In some ways, I feel like I'm still waiting. If that's the case, then I'm still unsure of what I'm waiting for. Proof that people care where I am? Evidence of others' concern for my well-being? I have those things, in spades. Maybe there's just something about feeling like I spend half my life in transit these days: more often than not, you could find me on a bus, on the subway, on the T, on the NJ Transit, or sitting, shivering in a station waiting for the doors to open, my ticket to be punched, and the wheels or rails to creak into motion. Back and forth I go, happy in each place, but in transit nonetheless. GPS, text messages, and online schedules assure anyone who cares to look exactly where I am at any given moment but it doesn't make me feel any less lost. Knowing where you are is a far cry from feeling like you belong. Landing is different from coming home. And it's only as I've gotten older - and been sought out and found and picked up and carried to safety more times than I can count - that I've realized with an aching heart that even being found when I'm trying so desperately to hide won't take away the demons from which I'm ultimately running.

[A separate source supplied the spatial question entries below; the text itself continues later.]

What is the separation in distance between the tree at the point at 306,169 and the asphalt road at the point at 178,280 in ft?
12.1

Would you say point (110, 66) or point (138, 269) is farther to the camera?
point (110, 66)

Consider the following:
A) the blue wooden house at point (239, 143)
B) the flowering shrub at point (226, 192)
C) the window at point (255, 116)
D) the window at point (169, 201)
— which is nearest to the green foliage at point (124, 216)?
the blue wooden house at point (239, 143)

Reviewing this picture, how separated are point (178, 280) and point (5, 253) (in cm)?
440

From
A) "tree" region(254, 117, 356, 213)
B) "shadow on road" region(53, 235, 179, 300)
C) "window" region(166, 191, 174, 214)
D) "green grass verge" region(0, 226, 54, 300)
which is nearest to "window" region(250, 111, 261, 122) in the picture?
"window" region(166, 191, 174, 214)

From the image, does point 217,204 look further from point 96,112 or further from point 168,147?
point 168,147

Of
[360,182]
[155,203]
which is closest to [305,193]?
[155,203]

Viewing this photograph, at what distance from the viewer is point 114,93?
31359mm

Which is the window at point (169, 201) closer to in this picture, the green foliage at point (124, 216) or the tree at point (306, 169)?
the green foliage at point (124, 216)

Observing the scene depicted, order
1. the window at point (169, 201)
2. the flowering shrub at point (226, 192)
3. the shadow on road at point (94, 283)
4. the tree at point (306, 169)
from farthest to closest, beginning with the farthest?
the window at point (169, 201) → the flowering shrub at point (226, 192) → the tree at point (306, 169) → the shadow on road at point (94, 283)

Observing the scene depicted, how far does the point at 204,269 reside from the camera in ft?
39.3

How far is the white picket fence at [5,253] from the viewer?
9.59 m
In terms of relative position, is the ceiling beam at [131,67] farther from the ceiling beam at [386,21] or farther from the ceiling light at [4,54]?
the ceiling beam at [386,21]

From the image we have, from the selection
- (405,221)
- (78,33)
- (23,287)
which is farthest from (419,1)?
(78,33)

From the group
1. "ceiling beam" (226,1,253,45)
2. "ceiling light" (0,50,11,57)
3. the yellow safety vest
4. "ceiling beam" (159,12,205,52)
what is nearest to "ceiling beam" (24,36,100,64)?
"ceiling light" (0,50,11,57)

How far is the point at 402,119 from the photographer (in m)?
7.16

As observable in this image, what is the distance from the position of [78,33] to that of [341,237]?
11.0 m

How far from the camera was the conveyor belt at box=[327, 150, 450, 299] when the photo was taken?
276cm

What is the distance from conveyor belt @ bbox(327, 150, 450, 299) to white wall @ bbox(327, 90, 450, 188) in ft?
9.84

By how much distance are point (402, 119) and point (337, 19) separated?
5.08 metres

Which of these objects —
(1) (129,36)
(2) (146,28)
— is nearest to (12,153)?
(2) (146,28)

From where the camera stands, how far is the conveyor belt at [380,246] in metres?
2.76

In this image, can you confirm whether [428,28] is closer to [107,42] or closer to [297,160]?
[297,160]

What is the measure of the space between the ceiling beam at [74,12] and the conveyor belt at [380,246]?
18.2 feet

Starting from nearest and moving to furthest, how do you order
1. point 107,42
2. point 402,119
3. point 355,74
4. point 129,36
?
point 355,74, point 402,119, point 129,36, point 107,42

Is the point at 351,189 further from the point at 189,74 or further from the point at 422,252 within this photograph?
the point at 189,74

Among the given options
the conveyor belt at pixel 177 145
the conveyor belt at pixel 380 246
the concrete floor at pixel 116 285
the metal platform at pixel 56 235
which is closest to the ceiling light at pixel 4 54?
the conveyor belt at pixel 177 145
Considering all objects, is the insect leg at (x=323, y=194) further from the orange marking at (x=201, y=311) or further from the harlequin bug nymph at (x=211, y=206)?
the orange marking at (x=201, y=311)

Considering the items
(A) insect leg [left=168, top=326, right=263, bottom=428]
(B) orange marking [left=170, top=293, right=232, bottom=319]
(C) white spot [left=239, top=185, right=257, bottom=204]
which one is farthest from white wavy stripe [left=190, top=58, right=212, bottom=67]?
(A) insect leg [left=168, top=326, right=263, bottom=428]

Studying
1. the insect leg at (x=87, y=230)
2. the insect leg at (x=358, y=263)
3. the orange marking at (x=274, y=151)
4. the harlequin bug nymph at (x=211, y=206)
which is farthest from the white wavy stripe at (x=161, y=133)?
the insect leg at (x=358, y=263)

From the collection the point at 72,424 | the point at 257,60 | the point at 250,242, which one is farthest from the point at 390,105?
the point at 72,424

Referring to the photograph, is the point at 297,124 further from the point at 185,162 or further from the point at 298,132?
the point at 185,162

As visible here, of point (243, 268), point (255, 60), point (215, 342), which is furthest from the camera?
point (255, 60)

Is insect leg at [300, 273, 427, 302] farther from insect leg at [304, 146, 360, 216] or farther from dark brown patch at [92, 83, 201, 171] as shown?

Years ago, the dark hall closet held me secure but also trapped. Folded in amongst the coats and winter boots, I was hiding just as much from myself as from my mother. In the same way, running back and forth can start to look an awful lot like running away. I want to land. I want to come home. I want to unlace my metaphorical sneakers and feel like I belong. It won't always be this way, I tell myself. This is part of being young; going with the flow. Feeling like I'm riding the waves of change instead of fighting to keep my head above water is an art form I have yet to master. For now, I'll make my iPod playlists, I'll read my library books, I'll pack lightly, and I'll enjoy every hug at the end of every journey. I'm a lucky girl, I tell myself. There's love wherever I land. That is more than enough.